The ability to predict a protein’s shape computationally from its amino acid sequence—rather than determining it experimentally through years of painstaking, laborious, and often costly techniques—is already helping scientists to achieve in months what previously took years. For example, AlphaFold is being used by partners such as the Drugs for Neglected Diseases Initiative (DNDi), which has advanced research into life-saving cures for diseases that disproportionately affect the poorer parts of the world. Also, the Centre for Enzyme Innovation (CEI) is using AlphaFold to help engineer faster enzymes for recycling some of our most polluting single-use plastics.
For those scientists who rely on experimental protein structure determination, AlphaFold’s predictions have helped accelerate their research. For example, a team at the University of Colorado, Boulder, is finding promise in using AlphaFold predictions to study antibiotic resistance, while a group at the University of California, San Francisco, has used them to increase their understanding of SARS-CoV-2 biology.

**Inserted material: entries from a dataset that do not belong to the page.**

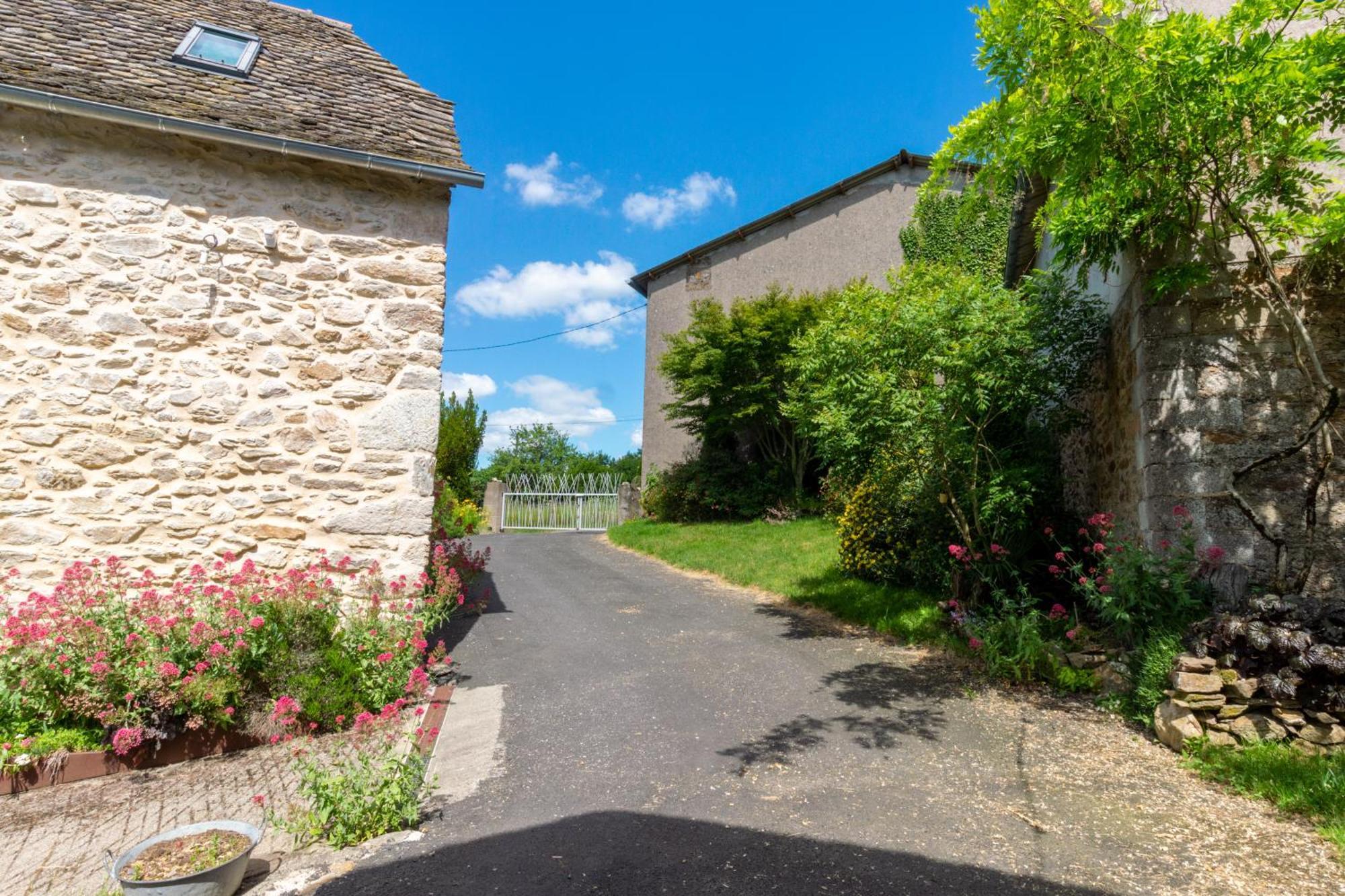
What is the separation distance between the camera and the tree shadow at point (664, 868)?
2.73m

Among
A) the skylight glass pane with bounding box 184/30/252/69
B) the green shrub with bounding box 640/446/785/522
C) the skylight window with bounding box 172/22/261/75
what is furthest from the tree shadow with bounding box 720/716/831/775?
the green shrub with bounding box 640/446/785/522

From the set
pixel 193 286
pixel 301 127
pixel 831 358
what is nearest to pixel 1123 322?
pixel 831 358

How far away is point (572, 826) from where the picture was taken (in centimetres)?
325

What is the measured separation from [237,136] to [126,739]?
4.19m

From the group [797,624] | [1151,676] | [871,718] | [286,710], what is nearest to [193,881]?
[286,710]

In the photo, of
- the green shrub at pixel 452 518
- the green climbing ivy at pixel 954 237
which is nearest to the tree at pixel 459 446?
the green shrub at pixel 452 518

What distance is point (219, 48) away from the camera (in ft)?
21.4

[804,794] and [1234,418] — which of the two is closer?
[804,794]

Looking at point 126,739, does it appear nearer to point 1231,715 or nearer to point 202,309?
point 202,309

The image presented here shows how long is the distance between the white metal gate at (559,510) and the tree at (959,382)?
14.7 meters

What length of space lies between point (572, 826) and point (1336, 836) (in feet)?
11.1

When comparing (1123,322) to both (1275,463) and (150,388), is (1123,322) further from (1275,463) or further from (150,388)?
A: (150,388)

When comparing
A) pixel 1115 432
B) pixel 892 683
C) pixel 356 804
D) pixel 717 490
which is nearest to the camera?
pixel 356 804

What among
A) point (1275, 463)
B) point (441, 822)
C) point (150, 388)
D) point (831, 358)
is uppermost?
point (831, 358)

“This will be one of the most important datasets since the mapping of the Human Genome,” said Ewan Birney, deputy director general of EMBL and director of EMBL’s European Bioinformatics Institute. “Making AlphaFold predictions accessible to the international scientific community opens up so many new research avenues, from neglected diseases to new enzymes for biotechnology and everything in between. This is a great new scientific tool, which complements existing technologies, and will allow us to push the boundaries of our understanding of the world.”

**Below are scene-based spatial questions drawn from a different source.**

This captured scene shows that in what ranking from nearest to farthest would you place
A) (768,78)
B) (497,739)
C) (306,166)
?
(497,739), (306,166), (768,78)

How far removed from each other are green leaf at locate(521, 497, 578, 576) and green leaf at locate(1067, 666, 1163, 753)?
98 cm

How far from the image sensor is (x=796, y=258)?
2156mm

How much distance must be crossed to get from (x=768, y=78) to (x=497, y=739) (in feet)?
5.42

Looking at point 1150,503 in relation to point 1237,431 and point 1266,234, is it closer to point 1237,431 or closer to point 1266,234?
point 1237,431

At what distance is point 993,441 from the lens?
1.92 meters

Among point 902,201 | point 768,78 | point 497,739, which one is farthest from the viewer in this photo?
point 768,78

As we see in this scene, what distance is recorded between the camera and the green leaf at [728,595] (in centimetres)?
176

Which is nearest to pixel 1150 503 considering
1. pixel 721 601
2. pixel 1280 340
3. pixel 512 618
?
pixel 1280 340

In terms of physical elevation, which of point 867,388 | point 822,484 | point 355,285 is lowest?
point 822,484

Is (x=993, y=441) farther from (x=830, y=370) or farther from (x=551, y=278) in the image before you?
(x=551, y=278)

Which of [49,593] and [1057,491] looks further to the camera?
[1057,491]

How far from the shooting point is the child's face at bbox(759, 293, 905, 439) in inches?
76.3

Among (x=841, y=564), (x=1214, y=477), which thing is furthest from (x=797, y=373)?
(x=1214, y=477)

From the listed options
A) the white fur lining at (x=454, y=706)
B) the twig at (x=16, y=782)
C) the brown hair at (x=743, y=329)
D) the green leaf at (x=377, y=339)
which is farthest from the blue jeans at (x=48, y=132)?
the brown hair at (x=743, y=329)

DeepMind and the EMBL indicate that the AlphaFold database and system will be periodically updated as they continue to invest in future improvements to AlphaFold. “Over the coming months,” the partners indicated in a press statement, “we plan to vastly expand the coverage to almost every sequenced protein known to science—over 100 million structures covering most of the UniProt reference database.”

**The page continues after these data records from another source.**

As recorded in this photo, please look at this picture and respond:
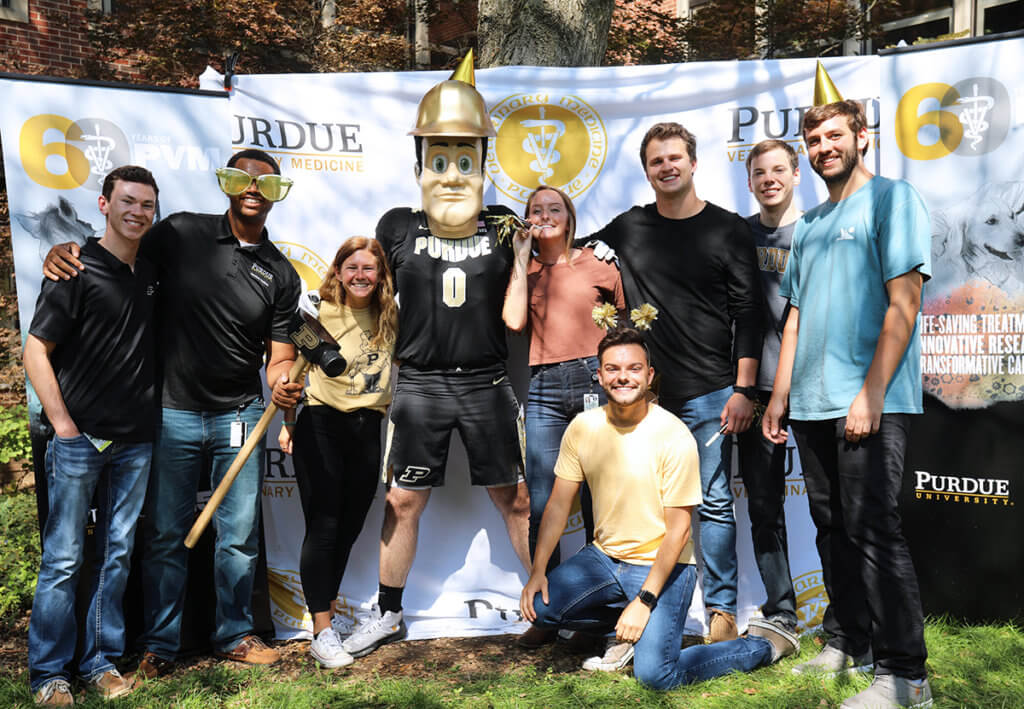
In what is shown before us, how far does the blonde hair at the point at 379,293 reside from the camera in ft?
12.6

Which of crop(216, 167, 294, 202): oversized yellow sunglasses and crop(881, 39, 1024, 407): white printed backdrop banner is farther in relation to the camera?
crop(881, 39, 1024, 407): white printed backdrop banner

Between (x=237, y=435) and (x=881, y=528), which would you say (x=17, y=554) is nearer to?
(x=237, y=435)

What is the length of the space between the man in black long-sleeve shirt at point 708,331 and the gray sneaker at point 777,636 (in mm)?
101

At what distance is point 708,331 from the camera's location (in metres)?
3.75

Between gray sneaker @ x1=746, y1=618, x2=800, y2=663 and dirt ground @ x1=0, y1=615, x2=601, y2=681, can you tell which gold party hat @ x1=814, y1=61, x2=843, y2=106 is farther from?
dirt ground @ x1=0, y1=615, x2=601, y2=681

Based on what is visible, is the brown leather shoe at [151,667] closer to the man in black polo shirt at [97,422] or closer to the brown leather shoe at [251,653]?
the man in black polo shirt at [97,422]

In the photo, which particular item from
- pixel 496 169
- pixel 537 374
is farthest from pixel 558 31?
pixel 537 374

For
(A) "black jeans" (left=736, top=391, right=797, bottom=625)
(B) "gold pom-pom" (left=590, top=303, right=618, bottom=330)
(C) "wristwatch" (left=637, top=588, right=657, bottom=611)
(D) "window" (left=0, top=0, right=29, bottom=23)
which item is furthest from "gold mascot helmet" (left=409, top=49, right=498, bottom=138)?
(D) "window" (left=0, top=0, right=29, bottom=23)

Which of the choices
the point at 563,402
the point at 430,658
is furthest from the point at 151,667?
the point at 563,402

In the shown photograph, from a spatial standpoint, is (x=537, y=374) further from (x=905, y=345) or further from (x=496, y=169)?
(x=905, y=345)

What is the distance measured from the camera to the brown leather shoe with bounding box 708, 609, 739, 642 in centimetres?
373

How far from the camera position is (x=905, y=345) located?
2.93 metres

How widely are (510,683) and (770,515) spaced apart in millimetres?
1314

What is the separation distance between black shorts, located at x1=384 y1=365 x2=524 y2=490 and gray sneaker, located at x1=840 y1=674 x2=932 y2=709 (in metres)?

More specific challenges were described in one of the recent Nature papers: “The parts of the human proteome still without a confident prediction represent directions for future research. Some proportion of these will be genuine failures, where a fixed structure exists but the current version of AlphaFold does not predict it. In many other cases, where the sequence is unstructured in isolation, the problem arguably falls outside the scope of single-chain structure prediction. It will be crucial to develop new methods that can address the biology of these regions, for example, by predicting the structure in complex or by predicting a distribution over possible states in the cellular milieu.”